The PR still needs to be cleaned up a lot, but I wanted to get your feedback early.

casey commented 2 years ago

@casey: I was wrong about how processes get executed on linux: The kernel is capable of running scripts and binaries (e.g. ELF binaries), but in the case of scripts, they have to start with #!. So the kernel will not fall back on any shell, if the hashbang is missing. You can run scripts that don't start with #! from e.g. bash, and that will work by falling back on some shell, but that behavior is implemented in the shells you're using for that. (And apparently the exact behavior (e.g. which shell to use) depends on the parent shell being used.)

I think I'm still a little confused about what the behavior is, and where the inconsistency is from. What you're saying is when you do ./foo in bash and foo is a text file that doesn't start with a #!, then it's bash that chooses the shell to run it with, not the kernel? What happens if you try to run it with std::process::Command::new("./script")? (I.e. with no intermediate shell.)

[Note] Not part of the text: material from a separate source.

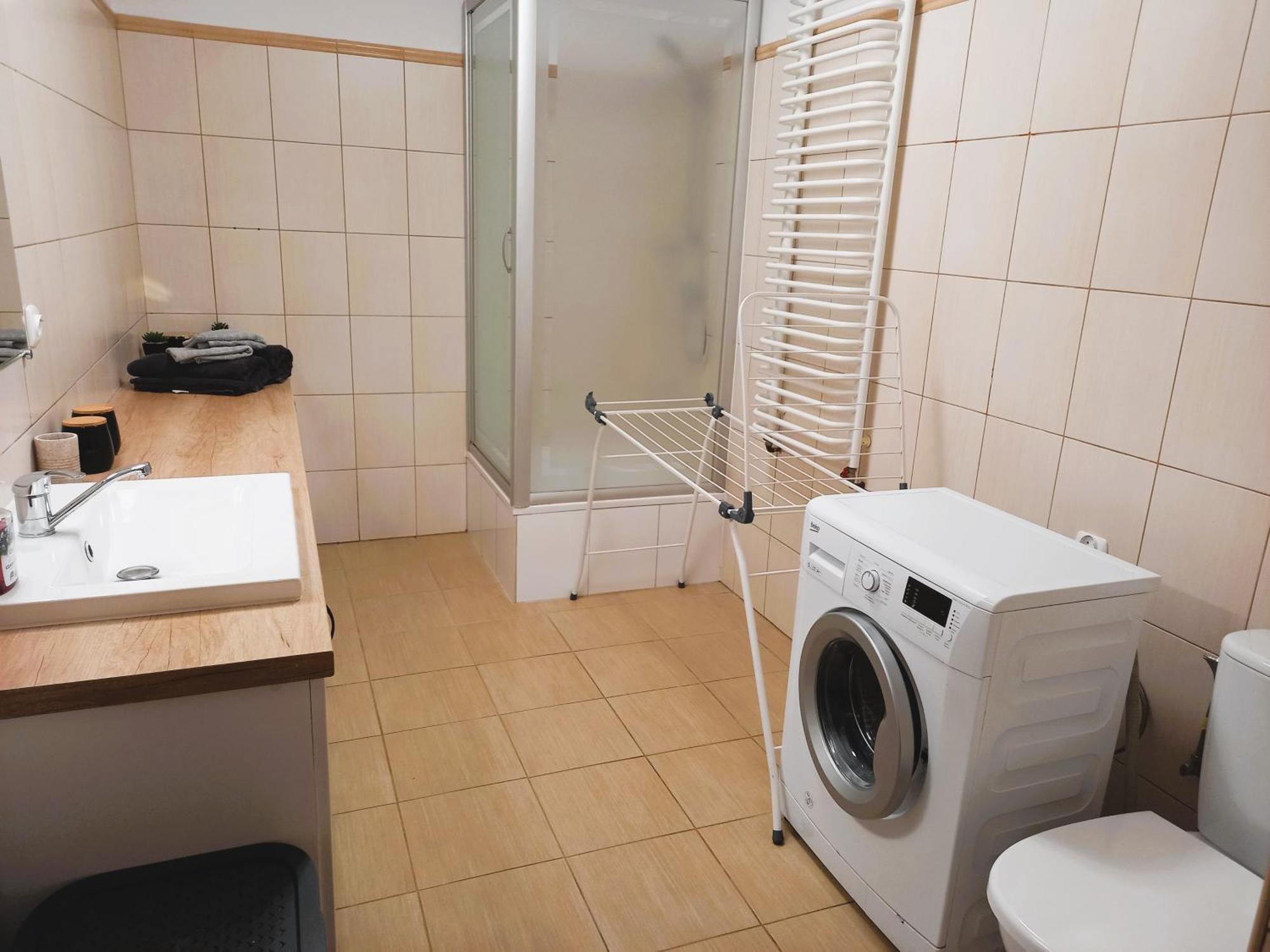 Apartament Całoroczny dom w sercu Mazur Węgorzewo Zewnętrze zdjęcie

On macOS, running a text file with no shebang with std::process::Command::new seems to work. I think it uses /bin/sh, but I'm not sure how it makes that decision. (/bin/sh on macOS is bash.)

I think adding a shebang automatically might not be desirable. It would make it unclear what was running a script without reading documentation, and it would mess up line numbers in error messages. Also if a user misspelled a shebang, i.e. added !#/usr/bin/env, we would add our own, which would be confusing.

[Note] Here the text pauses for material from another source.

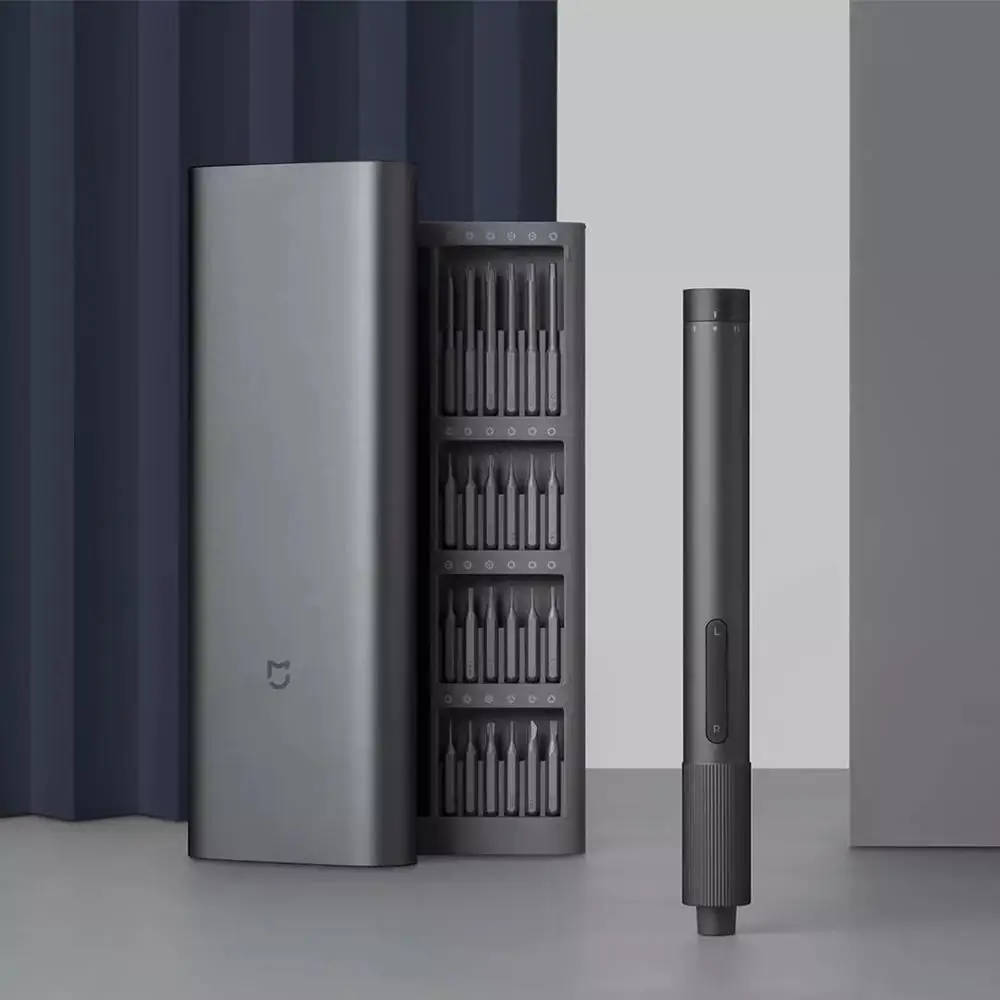 Xiaomi Mijia Kit cacciavite el - Xiaomi Kitchen Gadgets recensione e prezzo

I think it would probably be okay to just chmod +x the script and run it, and let the user add the #! if their system requires it.

soenkehahn commented 2 years ago

I think I'm still a little confused about what the behavior is, and where the inconsistency is from. What you're saying is when you do ./foo in bash and foo is a text file that doesn't start with a #!, then it's bash that chooses the shell to run it with, not the kernel? What happens if you try to run it with std::process::Command::new("./script")? (I.e. with no intermediate shell.)

I get:

[src/main.rs:2] std::process::Command::new("./foo").output() = Err(
    Os {
        code: 8,
        kind: Uncategorized,
        message: "Exec format error",
    },
)

On macOS, running a text file with no shebang with std::process::Command::new seems to work. I think it uses /bin/sh, but I'm not sure how it makes that decision. (/bin/sh on macOS is bash.)

Weird.

I think adding a shebang automatically might not be desirable. It would make it unclear what was running a script without reading documentation, and it would mess up line numbers in error messages. Also if a user misspelled a shebang, i.e. added !#/usr/bin/env, we would add our own, which would be confusing.

I think it would probably be okay to just chmod +x the script and run it, and let the user add the #! if their system requires it.

Yeah, good points. I think that sounds right.